> [Exercise aim]
Lift out all lines below that contain "United".

> [Raw data]

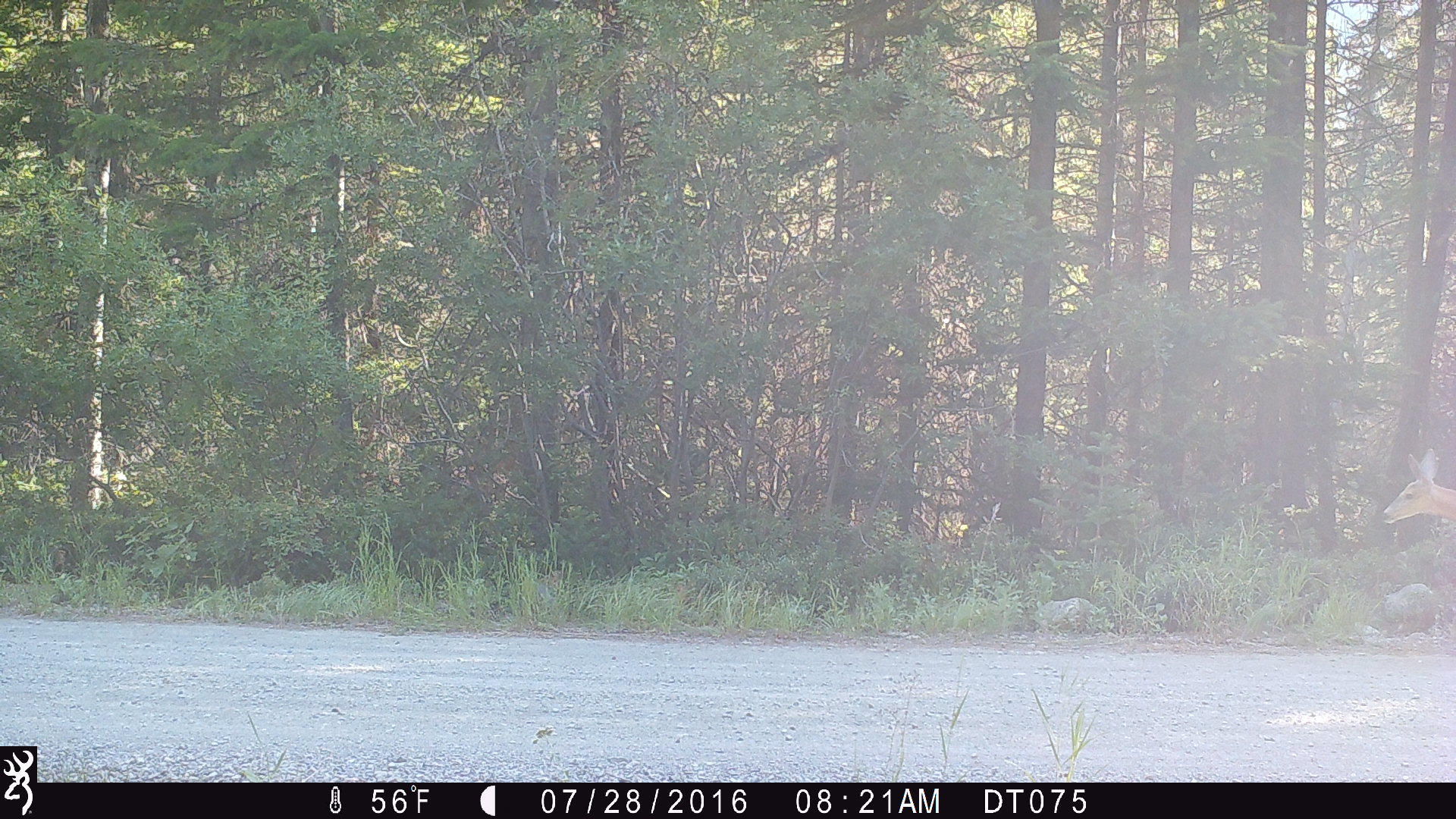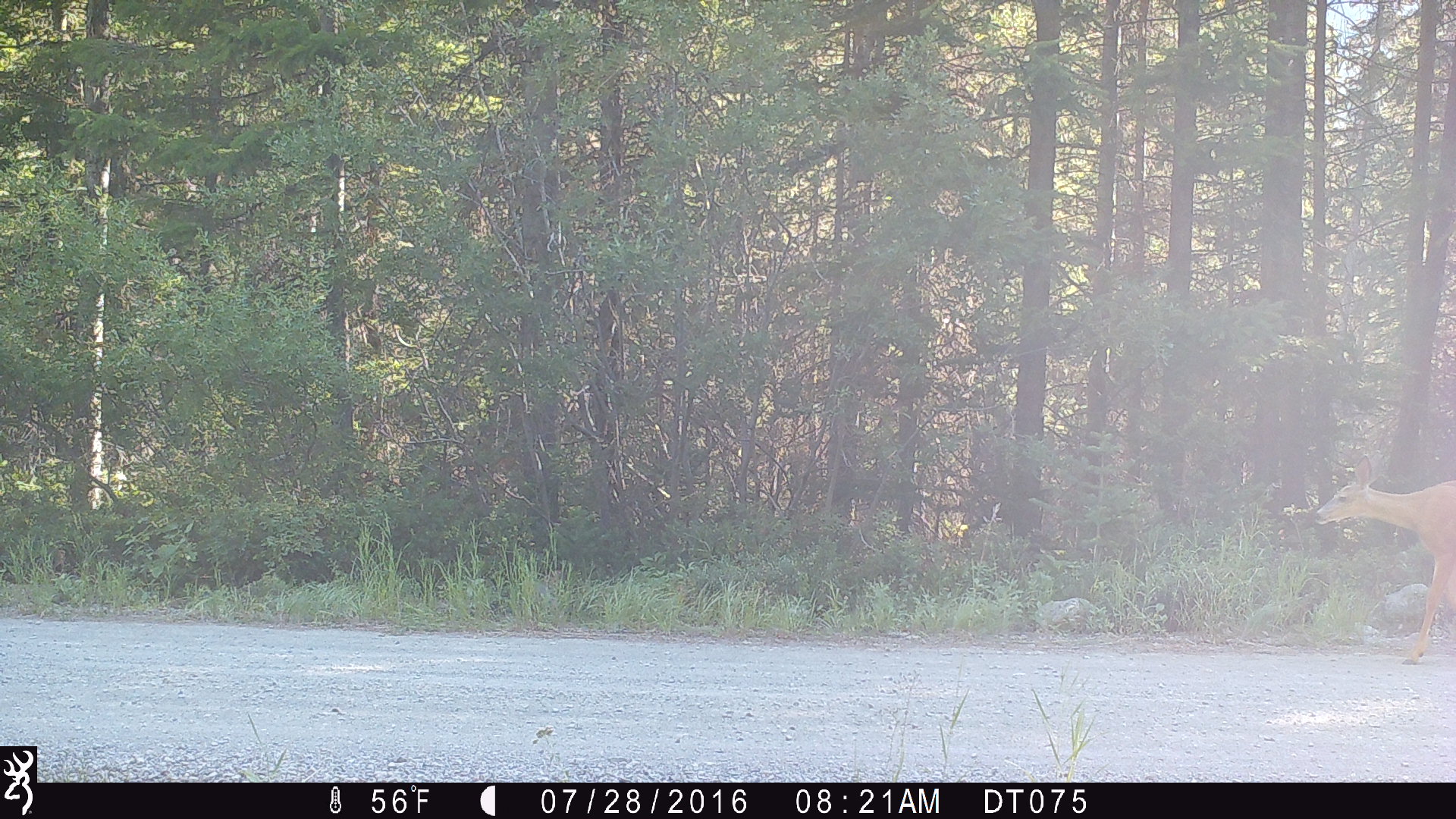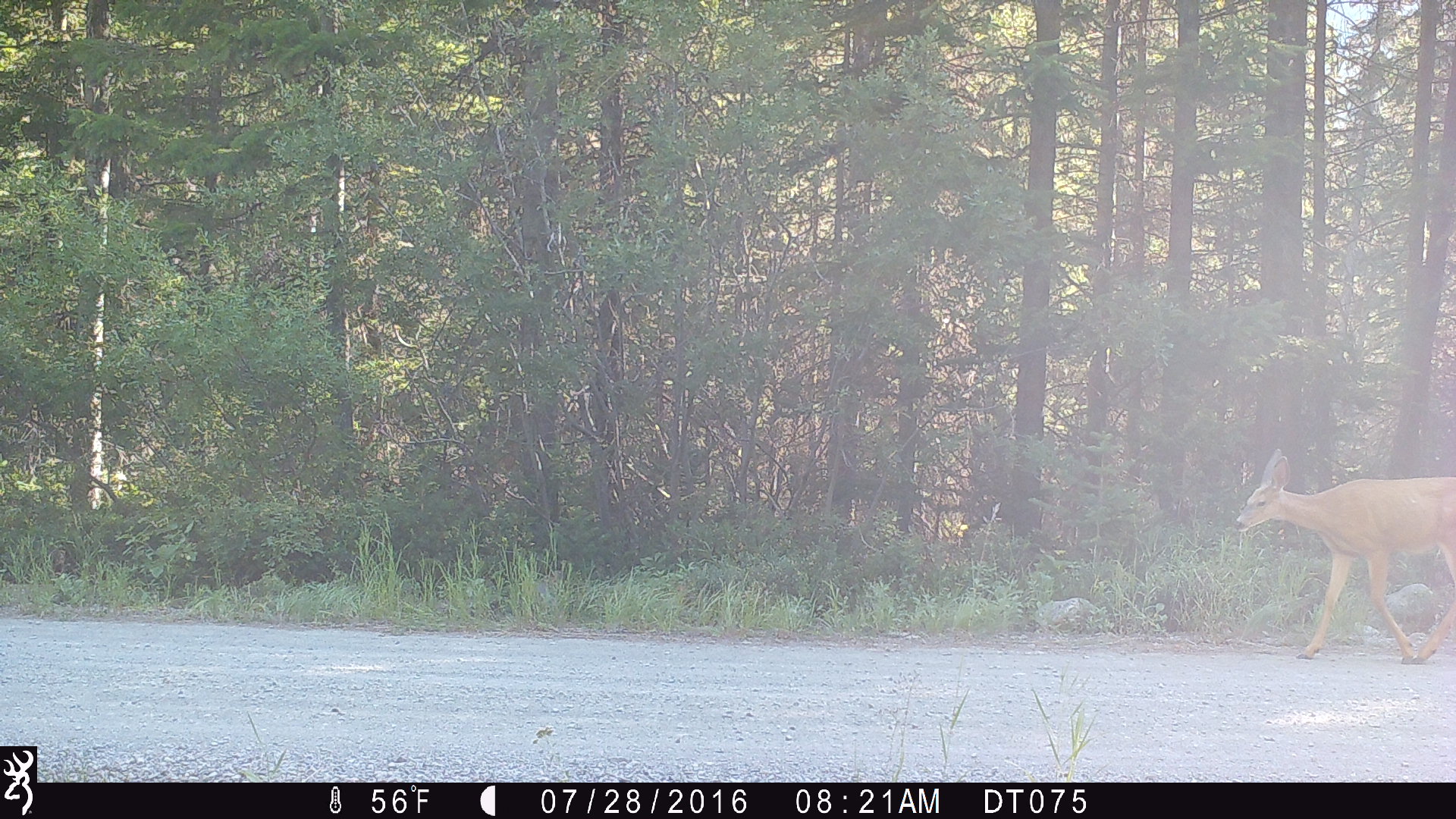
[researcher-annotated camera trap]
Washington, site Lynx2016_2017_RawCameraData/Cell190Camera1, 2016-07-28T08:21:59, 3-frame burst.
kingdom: Animalia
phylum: Chordata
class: Mammalia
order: Artiodactyla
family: Cervidae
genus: Odocoileus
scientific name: Odocoileus hemionus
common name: mule deer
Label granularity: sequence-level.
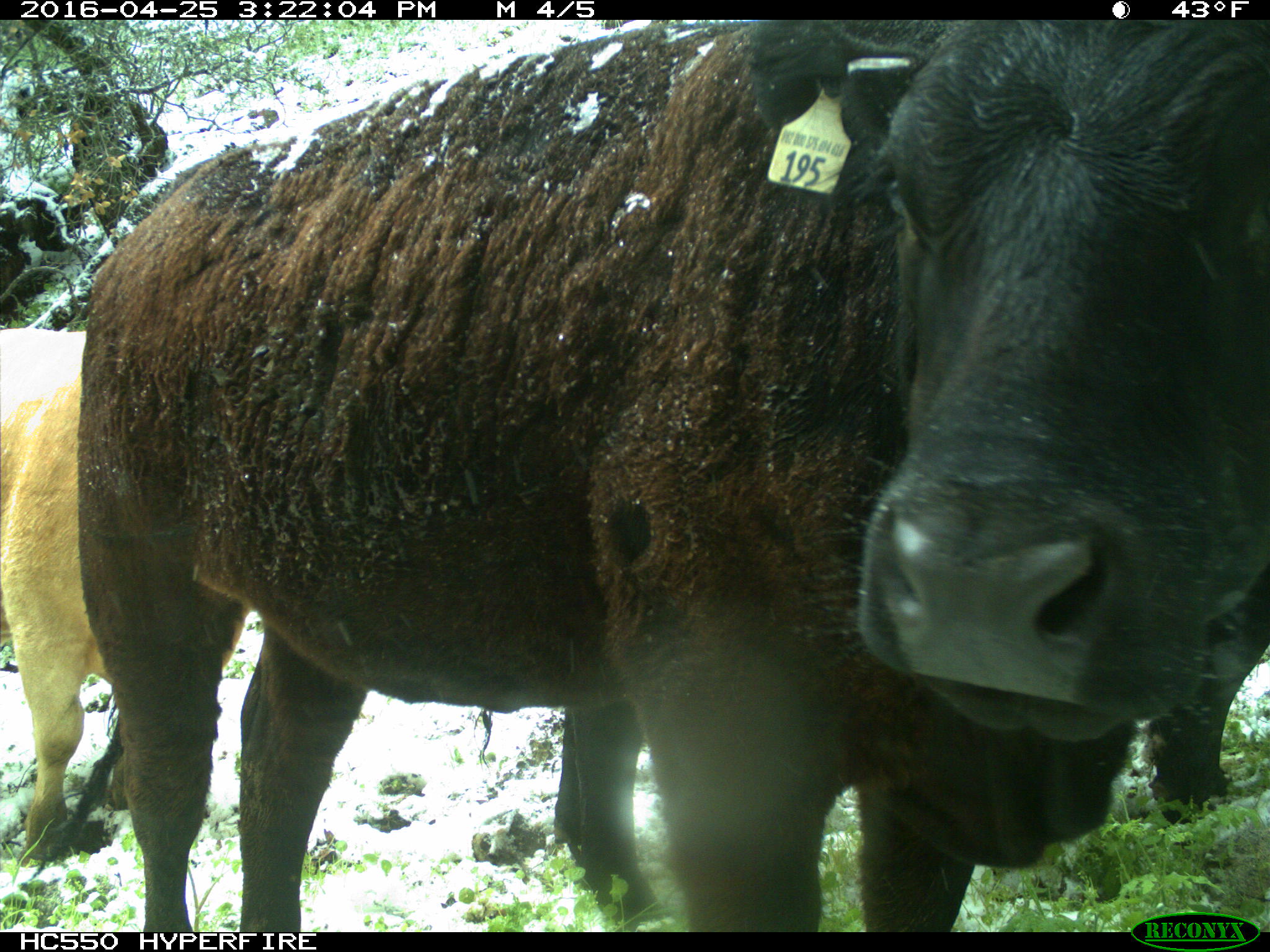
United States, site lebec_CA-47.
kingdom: Animalia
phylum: Chordata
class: Mammalia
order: Artiodactyla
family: Bovidae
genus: Bos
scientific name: Bos taurus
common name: domestic cow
Bos taurus (domestic cow).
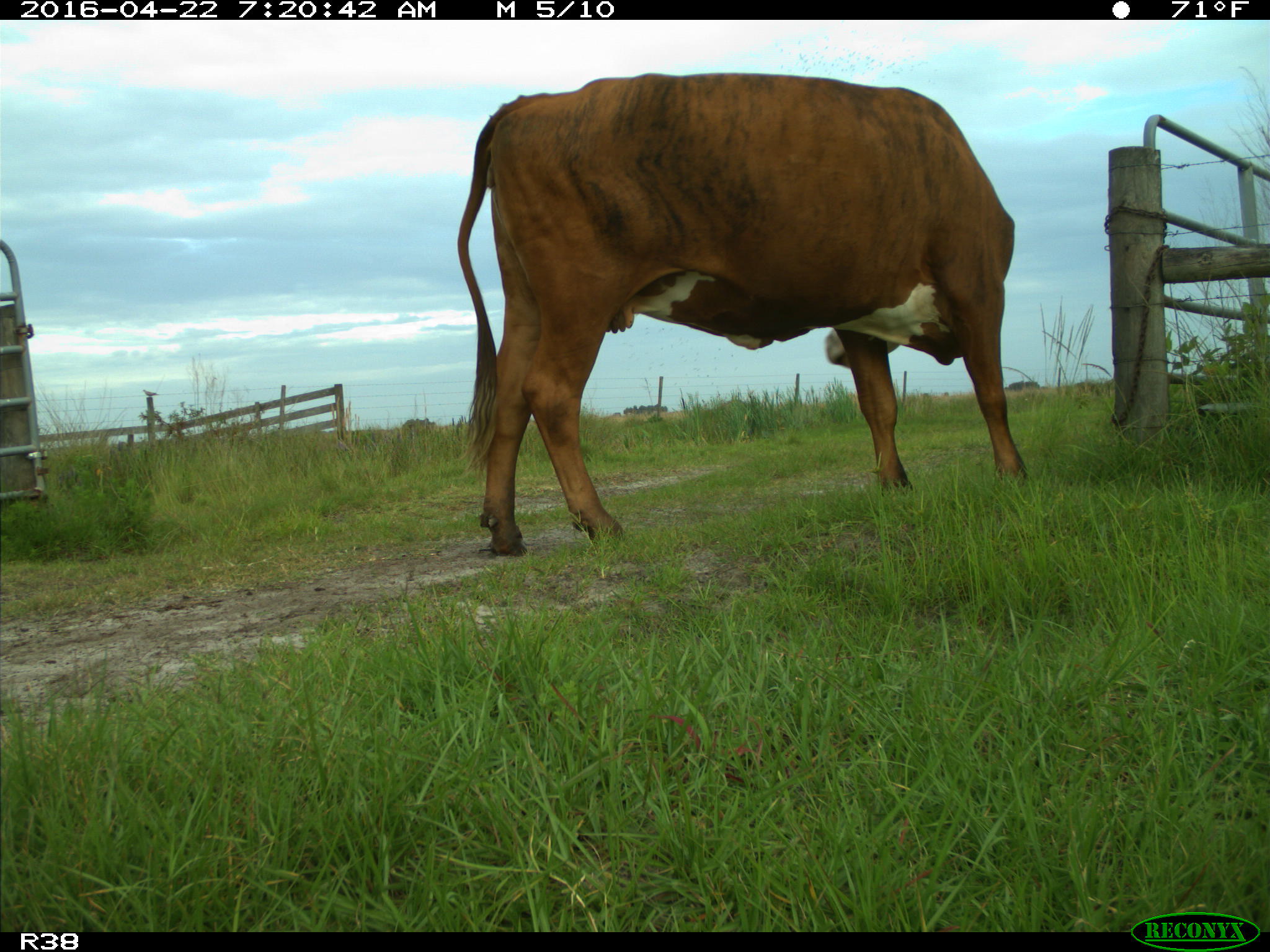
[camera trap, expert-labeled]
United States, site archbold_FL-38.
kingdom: Animalia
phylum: Chordata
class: Mammalia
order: Artiodactyla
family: Bovidae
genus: Bos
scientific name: Bos taurus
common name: domestic cow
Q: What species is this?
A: Bos taurus (domestic cow).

> [Result of this exercise]
United States, site lebec_CA-47.
United States, site archbold_FL-38.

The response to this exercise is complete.